## WORK TO BE COMPLETED
Go through the records and copy each line where the word "settings" occurs.

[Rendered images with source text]
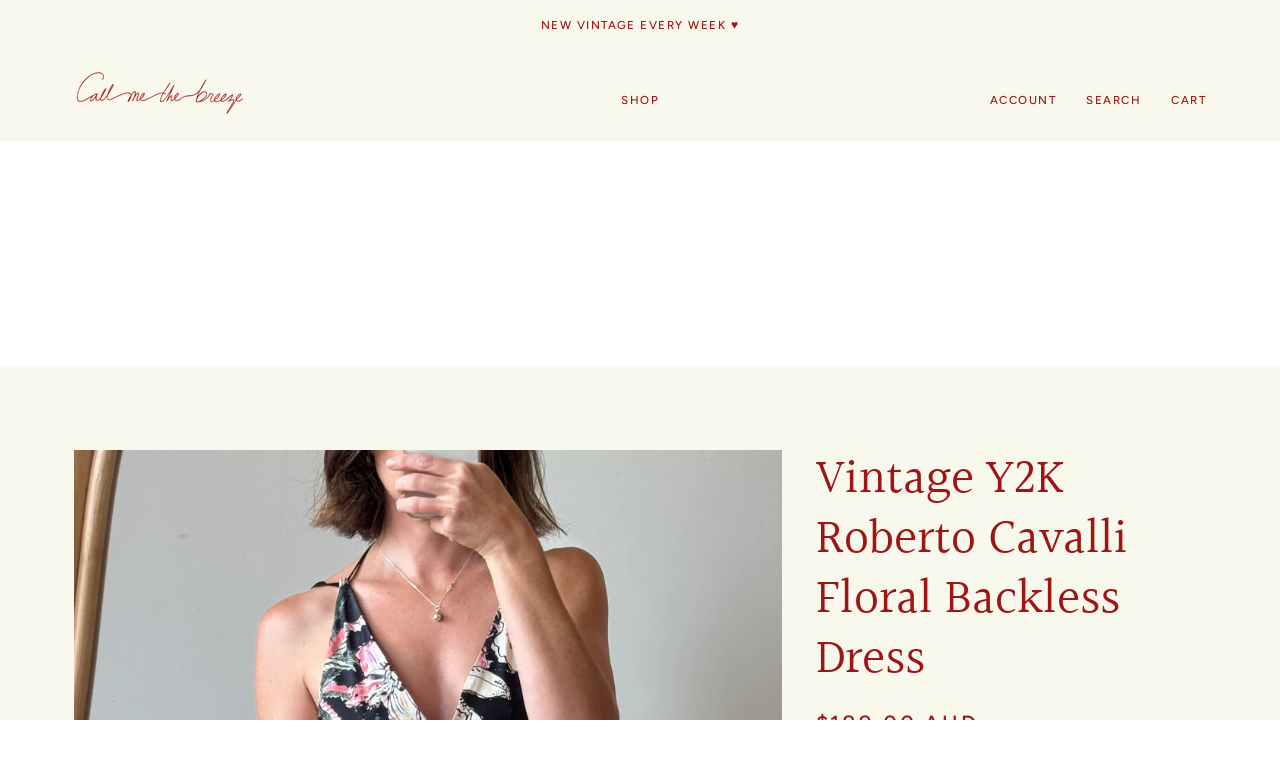

--- FILE ---
content_type: text/css
request_url: https://www.callmethebreeze.com.au/cdn/shop/t/61/assets/font-settings.css?v=29838215629967459971759284945
body_size: 682
content:
@font-face{font-family:Halant;font-weight:400;font-style:normal;font-display:swap;src:url(//www.callmethebreeze.com.au/cdn/fonts/halant/halant_n4.7a3ca1dd5e401bca6e0e60419988fc6cfb4396fb.woff2?h1=Y2FsbG1ldGhlYnJlZXplLmNvbS5hdQ&h2=Y2FsbC1tZS10aGUtYnJlZXplLTIuYWNjb3VudC5teXNob3BpZnkuY29t&h3=Y2FsbG1ldGhlYnJlZXplLm15c2hvcGlmeS5jb20&hmac=8e8645f7d11e7e5b5736bdb90874b4ff53bfb1b9a9d3ea0e42a028e74c38e0a8) format("woff2"),url(//www.callmethebreeze.com.au/cdn/fonts/halant/halant_n4.38c179b4994871894f8956587b45f527a9326a7a.woff?h1=Y2FsbG1ldGhlYnJlZXplLmNvbS5hdQ&h2=Y2FsbC1tZS10aGUtYnJlZXplLTIuYWNjb3VudC5teXNob3BpZnkuY29t&h3=Y2FsbG1ldGhlYnJlZXplLm15c2hvcGlmeS5jb20&hmac=f0a82a396405675402eb492df8b2d1c2c924c5028389c3e22d0264f92708e4a6) format("woff")}@font-face{font-family:"PT Serif";font-weight:400;font-style:normal;font-display:swap;src:url(//www.callmethebreeze.com.au/cdn/fonts/pt_serif/ptserif_n4.5dc26655329dc6264a046fc444eea109ea514d3d.woff2?h1=Y2FsbG1ldGhlYnJlZXplLmNvbS5hdQ&h2=Y2FsbC1tZS10aGUtYnJlZXplLTIuYWNjb3VudC5teXNob3BpZnkuY29t&h3=Y2FsbG1ldGhlYnJlZXplLm15c2hvcGlmeS5jb20&hmac=3c814e72e18a90d840fd9f6e0cf6d098a4302c0b50b0db0e7e5506a646878a0b) format("woff2"),url(//www.callmethebreeze.com.au/cdn/fonts/pt_serif/ptserif_n4.1549d2c00b7c71aa534c98bf662cdf9b8ae01b92.woff?h1=Y2FsbG1ldGhlYnJlZXplLmNvbS5hdQ&h2=Y2FsbC1tZS10aGUtYnJlZXplLTIuYWNjb3VudC5teXNob3BpZnkuY29t&h3=Y2FsbG1ldGhlYnJlZXplLm15c2hvcGlmeS5jb20&hmac=69116b0aa906145cd23cc03a996594425f528b3255933dcacb25dfa01b7155bc) format("woff")}@font-face{font-family:Figtree;font-weight:500;font-style:normal;font-display:swap;src:url(//www.callmethebreeze.com.au/cdn/fonts/figtree/figtree_n5.3b6b7df38aa5986536945796e1f947445832047c.woff2?h1=Y2FsbG1ldGhlYnJlZXplLmNvbS5hdQ&h2=Y2FsbC1tZS10aGUtYnJlZXplLTIuYWNjb3VudC5teXNob3BpZnkuY29t&h3=Y2FsbG1ldGhlYnJlZXplLm15c2hvcGlmeS5jb20&hmac=a58a1881207c93c204ac7ba1a04608f9ba9c4008d67a4fd9a9fca643779056d3) format("woff2"),url(//www.callmethebreeze.com.au/cdn/fonts/figtree/figtree_n5.f26bf6dcae278b0ed902605f6605fa3338e81dab.woff?h1=Y2FsbG1ldGhlYnJlZXplLmNvbS5hdQ&h2=Y2FsbC1tZS10aGUtYnJlZXplLTIuYWNjb3VudC5teXNob3BpZnkuY29t&h3=Y2FsbG1ldGhlYnJlZXplLm15c2hvcGlmeS5jb20&hmac=3b570106584783f5d630dd81e841c04dd2c0fdb63301905122c855be0909d6f7) format("woff")}@font-face{font-family:Halant;font-weight:500;font-style:normal;font-display:swap;src:url(//www.callmethebreeze.com.au/cdn/fonts/halant/halant_n5.2f0aeb14183101d3c4b3789f94097cc6d2b1edda.woff2?h1=Y2FsbG1ldGhlYnJlZXplLmNvbS5hdQ&h2=Y2FsbC1tZS10aGUtYnJlZXplLTIuYWNjb3VudC5teXNob3BpZnkuY29t&h3=Y2FsbG1ldGhlYnJlZXplLm15c2hvcGlmeS5jb20&hmac=0a4b8a6c101c9f028cefeedb8a5966d289781e864bc5c6b1e239512b8f663037) format("woff2"),url(//www.callmethebreeze.com.au/cdn/fonts/halant/halant_n5.6750530fae341cf4f5cac057f1da93aeef9bfc8c.woff?h1=Y2FsbG1ldGhlYnJlZXplLmNvbS5hdQ&h2=Y2FsbC1tZS10aGUtYnJlZXplLTIuYWNjb3VudC5teXNob3BpZnkuY29t&h3=Y2FsbG1ldGhlYnJlZXplLm15c2hvcGlmeS5jb20&hmac=991152ba205f361ce11d51e7661a2e21cf57decafd2920f717f6fe4fbd019e68) format("woff")}@font-face{font-family:Figtree;font-weight:600;font-style:normal;font-display:swap;src:url(//www.callmethebreeze.com.au/cdn/fonts/figtree/figtree_n6.9d1ea52bb49a0a86cfd1b0383d00f83d3fcc14de.woff2?h1=Y2FsbG1ldGhlYnJlZXplLmNvbS5hdQ&h2=Y2FsbC1tZS10aGUtYnJlZXplLTIuYWNjb3VudC5teXNob3BpZnkuY29t&h3=Y2FsbG1ldGhlYnJlZXplLm15c2hvcGlmeS5jb20&hmac=c4bbfb318586e6a498e1caf09332ab7830ea50ca5a803fde0e81ba987a3c7a4a) format("woff2"),url(//www.callmethebreeze.com.au/cdn/fonts/figtree/figtree_n6.f0fcdea525a0e47b2ae4ab645832a8e8a96d31d3.woff?h1=Y2FsbG1ldGhlYnJlZXplLmNvbS5hdQ&h2=Y2FsbC1tZS10aGUtYnJlZXplLTIuYWNjb3VudC5teXNob3BpZnkuY29t&h3=Y2FsbG1ldGhlYnJlZXplLm15c2hvcGlmeS5jb20&hmac=2ebe3fad72895d8154d39fcb173bc7b6bdae345209cbc0d901cf00a145679d15) format("woff")}@font-face{font-family:"PT Serif";font-weight:700;font-style:normal;font-display:swap;src:url(//www.callmethebreeze.com.au/cdn/fonts/pt_serif/ptserif_n7.05b01f581be1e3c8aaf548f8c90656344869b497.woff2?h1=Y2FsbG1ldGhlYnJlZXplLmNvbS5hdQ&h2=Y2FsbC1tZS10aGUtYnJlZXplLTIuYWNjb3VudC5teXNob3BpZnkuY29t&h3=Y2FsbG1ldGhlYnJlZXplLm15c2hvcGlmeS5jb20&hmac=f78a5680b5d6b7614d2920503635ae5ca8bc8ec5f4833d126d9cdc7c0a2f94c0) format("woff2"),url(//www.callmethebreeze.com.au/cdn/fonts/pt_serif/ptserif_n7.f17e4873a71012cbec67e4ce660216ff0a1a81c8.woff?h1=Y2FsbG1ldGhlYnJlZXplLmNvbS5hdQ&h2=Y2FsbC1tZS10aGUtYnJlZXplLTIuYWNjb3VudC5teXNob3BpZnkuY29t&h3=Y2FsbG1ldGhlYnJlZXplLm15c2hvcGlmeS5jb20&hmac=3cedc9e3f85ec372771e2de08f695edb19b465e46f5d946854652e7ba07b9340) format("woff")}@font-face{font-family:"PT Serif";font-weight:400;font-style:italic;font-display:swap;src:url(//www.callmethebreeze.com.au/cdn/fonts/pt_serif/ptserif_i4.1afa02f8df7ccae6643176d4e6d154b743bbe421.woff2?h1=Y2FsbG1ldGhlYnJlZXplLmNvbS5hdQ&h2=Y2FsbC1tZS10aGUtYnJlZXplLTIuYWNjb3VudC5teXNob3BpZnkuY29t&h3=Y2FsbG1ldGhlYnJlZXplLm15c2hvcGlmeS5jb20&hmac=958228d812a37ac2b34b0285be5b4ac7a1ae0fc6084e568866a91059c8500024) format("woff2"),url(//www.callmethebreeze.com.au/cdn/fonts/pt_serif/ptserif_i4.7f2e0dc06d42deb66485d571450c1756b37093e3.woff?h1=Y2FsbG1ldGhlYnJlZXplLmNvbS5hdQ&h2=Y2FsbC1tZS10aGUtYnJlZXplLTIuYWNjb3VudC5teXNob3BpZnkuY29t&h3=Y2FsbG1ldGhlYnJlZXplLm15c2hvcGlmeS5jb20&hmac=7cef898c45b20eaacfcd76705d07ccd142cf9f32629882602b69cb709213d5fa) format("woff")}@font-face{font-family:"PT Serif";font-weight:700;font-style:italic;font-display:swap;src:url(//www.callmethebreeze.com.au/cdn/fonts/pt_serif/ptserif_i7.4ff1f7baaf6f5304a2181c5d610af6ed12b35185.woff2?h1=Y2FsbG1ldGhlYnJlZXplLmNvbS5hdQ&h2=Y2FsbC1tZS10aGUtYnJlZXplLTIuYWNjb3VudC5teXNob3BpZnkuY29t&h3=Y2FsbG1ldGhlYnJlZXplLm15c2hvcGlmeS5jb20&hmac=ca200dd166451b0751dc8fb756280999db810e492448a3ac9c3489ea04d4c156) format("woff2"),url(//www.callmethebreeze.com.au/cdn/fonts/pt_serif/ptserif_i7.2848bc6aae0dac68eb07fe4fc086069a0c77264c.woff?h1=Y2FsbG1ldGhlYnJlZXplLmNvbS5hdQ&h2=Y2FsbC1tZS10aGUtYnJlZXplLTIuYWNjb3VudC5teXNob3BpZnkuY29t&h3=Y2FsbG1ldGhlYnJlZXplLm15c2hvcGlmeS5jb20&hmac=8a06c720ee5507daa9e8df736f7576bfe2f24ef25c866d25053bf7953a3317bd) format("woff")}
/*# sourceMappingURL=/cdn/shop/t/61/assets/font-settings.css.map?v=29838215629967459971759284945 */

## ANSWER BELOW
request_url: https://www.callmethebreeze.com.au/cdn/shop/t/61/assets/font-settings.css?v=29838215629967459971759284945
/*# sourceMappingURL=/cdn/shop/t/61/assets/font-settings.css.map?v=29838215629967459971759284945 */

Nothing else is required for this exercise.